KANSAS CITY, Kan. — When my niece was a toddler and her baby sister arrived, the older child was somewhat puzzled that the newborn didn’t have a veil or wear a habit. She had been around Catholic Sisters enough to associate those exterior signs with the concept of sisterhood. That was almost 25 years ago.

As we observe the first-ever National Catholic Sisters Week, March 8-14, it occurred to me that there are children today who may never have had the good fortune of meeting or knowing a Sister. To remedy that loss, those of us who have experienced Sisters can pay tribute to those who have influenced our lives by sharing a story or two with sons and daughters, grandkids, nieces and nephews or other acquaintances. We can help them understand what it means to be a Sister.

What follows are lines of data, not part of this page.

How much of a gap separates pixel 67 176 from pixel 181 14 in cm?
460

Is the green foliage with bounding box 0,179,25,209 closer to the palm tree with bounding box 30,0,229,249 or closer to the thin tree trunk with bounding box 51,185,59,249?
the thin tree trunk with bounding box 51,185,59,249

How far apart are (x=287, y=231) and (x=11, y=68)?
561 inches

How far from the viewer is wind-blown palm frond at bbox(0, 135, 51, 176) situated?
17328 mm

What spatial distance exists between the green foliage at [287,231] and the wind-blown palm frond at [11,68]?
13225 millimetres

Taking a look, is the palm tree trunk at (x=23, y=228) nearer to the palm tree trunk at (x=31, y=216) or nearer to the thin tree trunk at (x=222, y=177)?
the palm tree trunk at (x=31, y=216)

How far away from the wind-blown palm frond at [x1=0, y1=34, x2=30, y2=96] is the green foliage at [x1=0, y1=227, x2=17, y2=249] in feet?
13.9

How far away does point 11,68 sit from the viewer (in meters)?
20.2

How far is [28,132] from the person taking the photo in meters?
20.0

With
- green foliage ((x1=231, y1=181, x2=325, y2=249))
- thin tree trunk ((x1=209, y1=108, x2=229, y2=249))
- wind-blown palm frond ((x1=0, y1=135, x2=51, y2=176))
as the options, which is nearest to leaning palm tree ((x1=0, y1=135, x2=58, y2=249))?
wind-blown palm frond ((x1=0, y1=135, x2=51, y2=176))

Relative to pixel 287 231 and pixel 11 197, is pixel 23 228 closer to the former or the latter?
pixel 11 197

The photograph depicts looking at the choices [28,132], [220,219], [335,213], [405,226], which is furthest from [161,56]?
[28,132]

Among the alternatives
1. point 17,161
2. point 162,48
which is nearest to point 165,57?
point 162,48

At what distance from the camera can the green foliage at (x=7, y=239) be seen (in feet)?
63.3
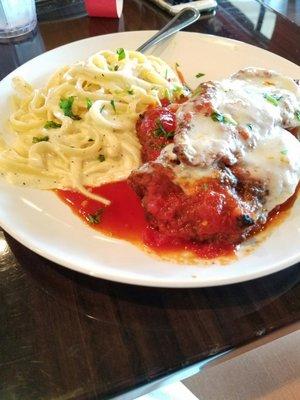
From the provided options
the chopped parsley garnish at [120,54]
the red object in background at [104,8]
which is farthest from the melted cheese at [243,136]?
the red object in background at [104,8]

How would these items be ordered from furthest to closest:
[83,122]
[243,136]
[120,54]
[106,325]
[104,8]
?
[104,8] < [120,54] < [83,122] < [243,136] < [106,325]

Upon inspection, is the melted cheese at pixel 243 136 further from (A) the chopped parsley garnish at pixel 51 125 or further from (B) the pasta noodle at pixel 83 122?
(A) the chopped parsley garnish at pixel 51 125

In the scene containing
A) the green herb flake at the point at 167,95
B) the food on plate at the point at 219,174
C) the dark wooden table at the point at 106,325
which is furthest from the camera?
the green herb flake at the point at 167,95

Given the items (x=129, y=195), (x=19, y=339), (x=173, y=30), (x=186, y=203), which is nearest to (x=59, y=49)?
(x=173, y=30)

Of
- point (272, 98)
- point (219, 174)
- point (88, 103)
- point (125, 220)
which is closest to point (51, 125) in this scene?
point (88, 103)

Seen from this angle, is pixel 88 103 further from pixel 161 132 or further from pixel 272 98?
pixel 272 98
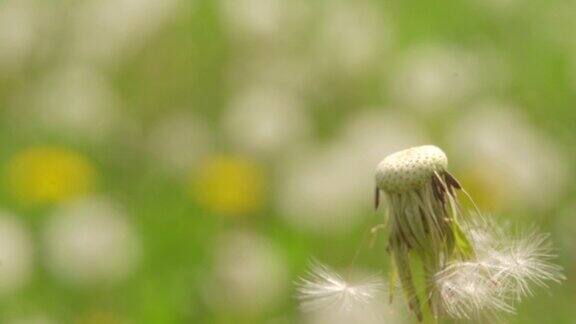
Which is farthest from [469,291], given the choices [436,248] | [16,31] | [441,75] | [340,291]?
[16,31]

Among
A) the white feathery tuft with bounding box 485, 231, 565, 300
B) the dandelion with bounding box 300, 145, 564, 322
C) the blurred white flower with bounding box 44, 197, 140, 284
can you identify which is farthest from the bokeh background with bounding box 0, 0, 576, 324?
the dandelion with bounding box 300, 145, 564, 322

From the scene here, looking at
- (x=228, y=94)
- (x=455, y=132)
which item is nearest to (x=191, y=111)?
(x=228, y=94)

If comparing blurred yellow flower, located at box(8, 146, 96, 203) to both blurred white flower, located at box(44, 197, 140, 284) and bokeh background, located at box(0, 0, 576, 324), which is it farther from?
blurred white flower, located at box(44, 197, 140, 284)

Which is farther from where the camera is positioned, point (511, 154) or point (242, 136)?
point (242, 136)

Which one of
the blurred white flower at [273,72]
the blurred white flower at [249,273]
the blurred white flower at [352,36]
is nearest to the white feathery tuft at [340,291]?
the blurred white flower at [249,273]

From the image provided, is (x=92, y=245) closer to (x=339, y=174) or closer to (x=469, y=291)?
(x=339, y=174)

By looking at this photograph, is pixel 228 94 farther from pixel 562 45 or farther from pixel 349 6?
pixel 562 45
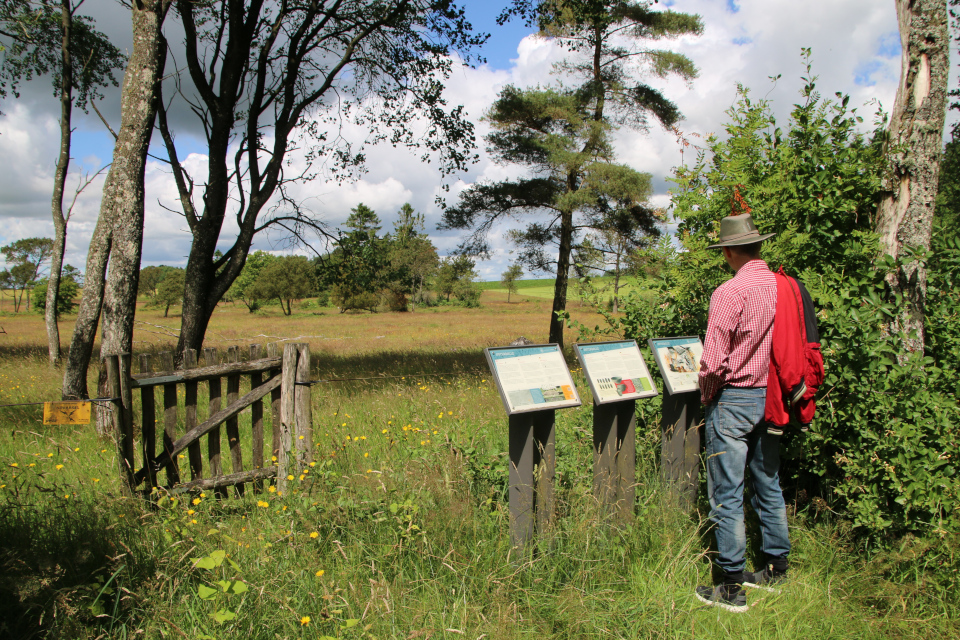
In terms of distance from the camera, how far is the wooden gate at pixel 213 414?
377 cm

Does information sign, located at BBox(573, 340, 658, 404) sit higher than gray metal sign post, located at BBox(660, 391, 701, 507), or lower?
higher

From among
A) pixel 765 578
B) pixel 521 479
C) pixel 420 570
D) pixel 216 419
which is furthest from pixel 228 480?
pixel 765 578

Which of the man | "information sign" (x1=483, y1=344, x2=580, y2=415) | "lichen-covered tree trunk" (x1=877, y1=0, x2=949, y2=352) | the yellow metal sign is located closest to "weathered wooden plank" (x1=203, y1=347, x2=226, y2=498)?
the yellow metal sign

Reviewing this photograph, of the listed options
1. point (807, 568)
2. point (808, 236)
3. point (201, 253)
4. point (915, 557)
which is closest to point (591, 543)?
point (807, 568)

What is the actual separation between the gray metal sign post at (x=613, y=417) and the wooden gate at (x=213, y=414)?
2.26 metres

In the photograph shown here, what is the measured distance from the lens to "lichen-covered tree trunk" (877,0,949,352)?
345cm

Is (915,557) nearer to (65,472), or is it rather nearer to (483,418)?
(483,418)

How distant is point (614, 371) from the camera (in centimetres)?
318

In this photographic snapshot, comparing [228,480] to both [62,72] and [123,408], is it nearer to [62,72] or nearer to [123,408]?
[123,408]

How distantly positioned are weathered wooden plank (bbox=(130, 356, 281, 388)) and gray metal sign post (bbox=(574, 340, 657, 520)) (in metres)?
2.57

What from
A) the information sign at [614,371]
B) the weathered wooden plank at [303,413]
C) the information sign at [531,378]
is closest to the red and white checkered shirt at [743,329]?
the information sign at [614,371]

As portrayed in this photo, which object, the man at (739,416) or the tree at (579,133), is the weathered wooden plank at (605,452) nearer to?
the man at (739,416)

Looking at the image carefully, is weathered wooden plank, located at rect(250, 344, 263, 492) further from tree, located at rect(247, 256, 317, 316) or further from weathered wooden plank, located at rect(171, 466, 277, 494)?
tree, located at rect(247, 256, 317, 316)

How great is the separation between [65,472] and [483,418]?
3.72 metres
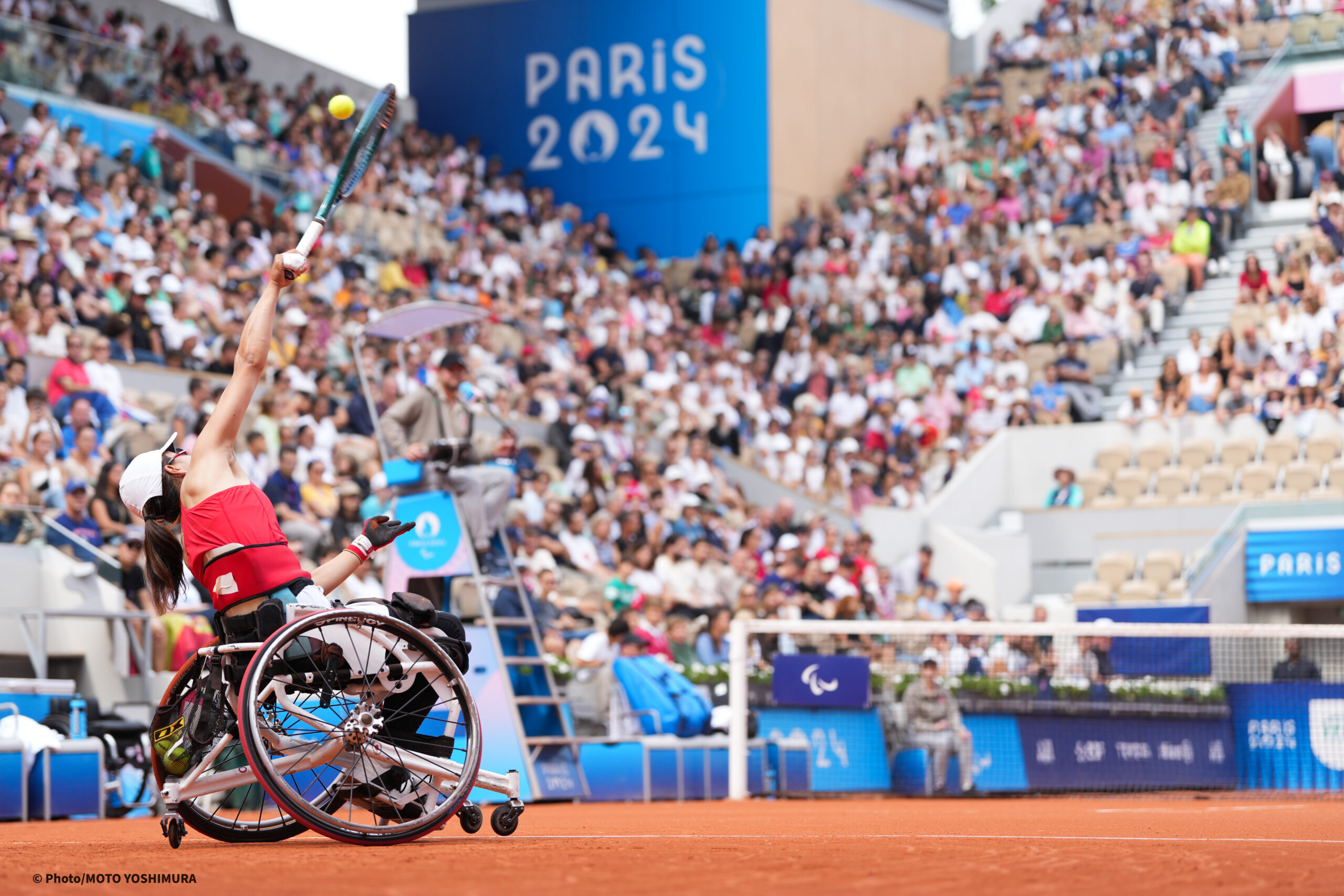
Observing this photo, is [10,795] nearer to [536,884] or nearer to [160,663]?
[160,663]

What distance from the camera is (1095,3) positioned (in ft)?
98.0

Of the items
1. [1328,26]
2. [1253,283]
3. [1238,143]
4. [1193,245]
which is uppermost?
[1328,26]

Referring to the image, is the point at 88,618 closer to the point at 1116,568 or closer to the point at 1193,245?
the point at 1116,568

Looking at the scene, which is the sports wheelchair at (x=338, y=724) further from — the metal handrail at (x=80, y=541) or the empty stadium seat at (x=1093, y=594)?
the empty stadium seat at (x=1093, y=594)

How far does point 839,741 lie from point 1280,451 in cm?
879

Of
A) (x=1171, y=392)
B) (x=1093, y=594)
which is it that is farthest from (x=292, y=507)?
(x=1171, y=392)

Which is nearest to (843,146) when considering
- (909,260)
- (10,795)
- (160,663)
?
(909,260)

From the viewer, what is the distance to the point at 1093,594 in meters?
18.8

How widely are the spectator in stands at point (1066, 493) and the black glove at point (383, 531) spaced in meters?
15.4

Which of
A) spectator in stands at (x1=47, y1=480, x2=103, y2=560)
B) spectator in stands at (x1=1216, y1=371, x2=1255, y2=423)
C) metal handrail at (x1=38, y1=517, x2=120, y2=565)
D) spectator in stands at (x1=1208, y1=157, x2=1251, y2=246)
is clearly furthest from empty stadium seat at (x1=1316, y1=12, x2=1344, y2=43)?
metal handrail at (x1=38, y1=517, x2=120, y2=565)

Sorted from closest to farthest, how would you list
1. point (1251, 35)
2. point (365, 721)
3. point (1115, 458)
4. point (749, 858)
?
1. point (749, 858)
2. point (365, 721)
3. point (1115, 458)
4. point (1251, 35)

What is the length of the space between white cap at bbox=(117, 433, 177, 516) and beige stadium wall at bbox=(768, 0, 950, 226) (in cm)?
2266

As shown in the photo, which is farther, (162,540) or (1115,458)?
(1115,458)

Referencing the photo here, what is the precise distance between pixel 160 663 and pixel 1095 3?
74.7ft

Let them know that Sisters are women who have dedicated their lives totally to God. Earthly possessions and stuff aren’t important to them. They focus on the big things like goodness, justice and the dignity of all human beings. They give up marriage and families of their own to be able to give more freely and completely of themselves in service to others. They most typically live in community with other Sisters who share the same values and commitments.

Sisters come in different “brands.” They belong to a variety of religious communities or orders, each of which takes on the mission or “charism” of their founders and their founding traditions. For example, in the Archdiocese of Kansas City in Kansas, there are Sisters of Charity of Leavenworth, Little Sisters of the Lamb, Benedictine Sisters, Franciscan Sisters of Our Lady of Perpetual Help and others — all of whom share similarities as Sisters, yet have differences based on their origins and development.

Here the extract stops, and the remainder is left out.